As much as my heart races when I pack my backpack, as much as it thrills me to talk to people about travel, as much as I absolutely adore a group text about going someplace new, and as much as the thought of figuring out yet another foreign train system keeps me up at night, another aspect of travel gives me far more joy.
We sat around a table set for feasting. The table was laid with trimmings of a Thanksgiving Day. Though still a month away, we met together to celebrate one of the most important parts of travel: the friends that go with you.
This small group is niche and knit together by various ages of people from differing walks of life. It’s an uncanny collective, a peculiar mix, a match only made in heaven by a God who could see the dots that needed connecting. And connect them, he did.
The six of us have traveled to the far reaches of the globe in each other’s shadows. But this isn’t a travel story. This is a Thanksgiving story. (Friends-giving?)
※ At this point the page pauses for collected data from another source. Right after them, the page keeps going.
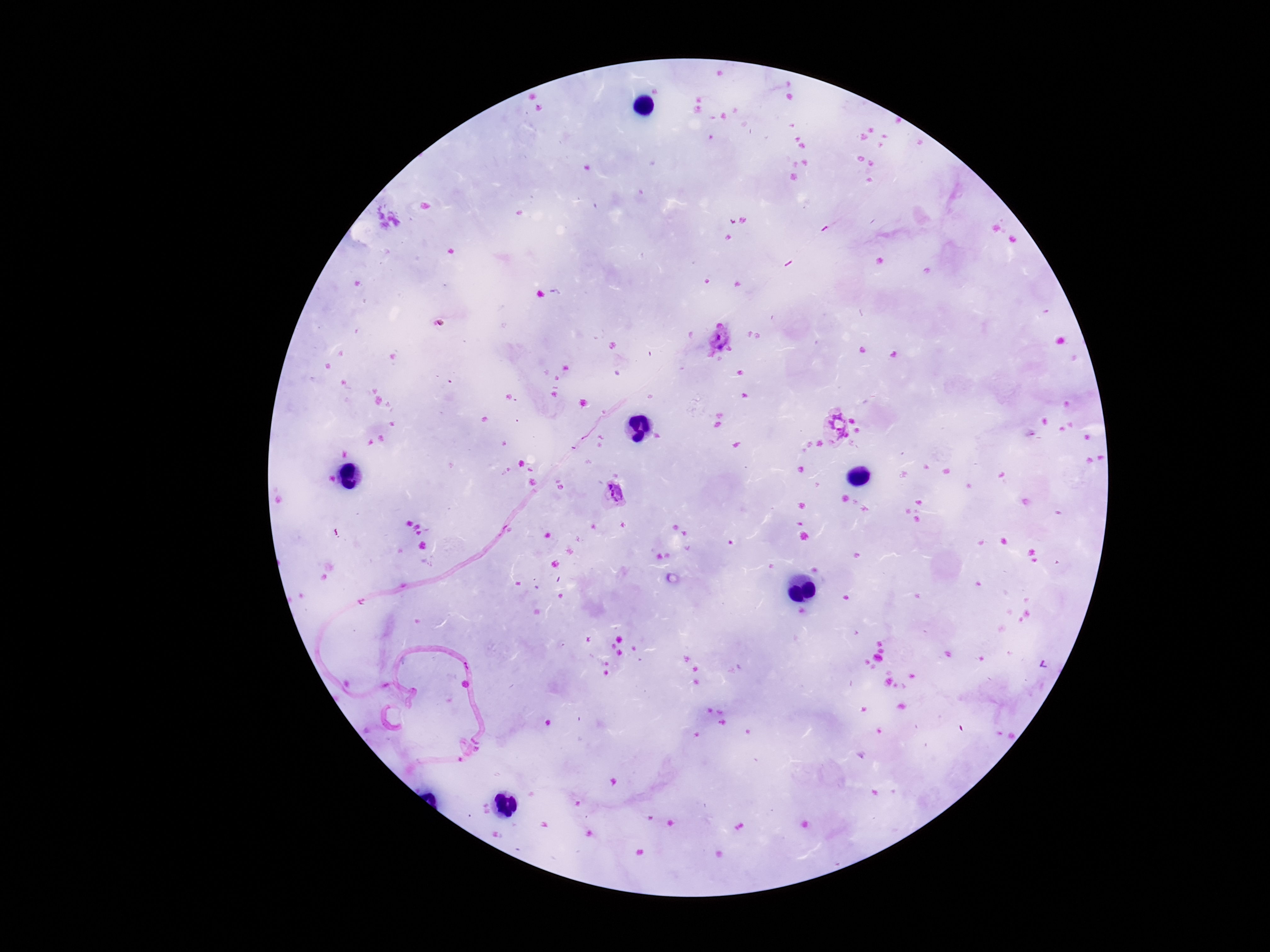

Approximate centers as {x, y} in pixels.
Plasmodium parasites: {718, 337}, {834, 427}, {612, 493}.

Summary:
  - Stain: Giemsa
  - Preparation: thick blood smear
  - Patient malaria status: infected
  - Image size: 1270×952 pixels
  - Field of view: single
  - Capture: smartphone camera through the microscope eyepiece
  - Magnification: 100x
We sat around a table in North-Central Minnesota, celebrating togetherness. Some of us live here. Some of us live across the world. But each of us belonged at this table. Travel has meant so much to us; seeing places and people and sights and scenery. But travel would have so little value had we done so alone. We’ve walked together, rode elephants together, driven cars on the other sides of roads together, and eaten ridiculous amounts of ramen together. When it’s over we go back to our respective lives. But we somehow find ourselves meeting, once again, in another part of the world, ready to take it all on, together.
The world was created for union.
It was meant to be experienced together.
So we held hands around a table of thanksgiving for friends and time spent together. Tears gushed as freely as laughter. We talked of the wide world that lay before us, and the memories behind.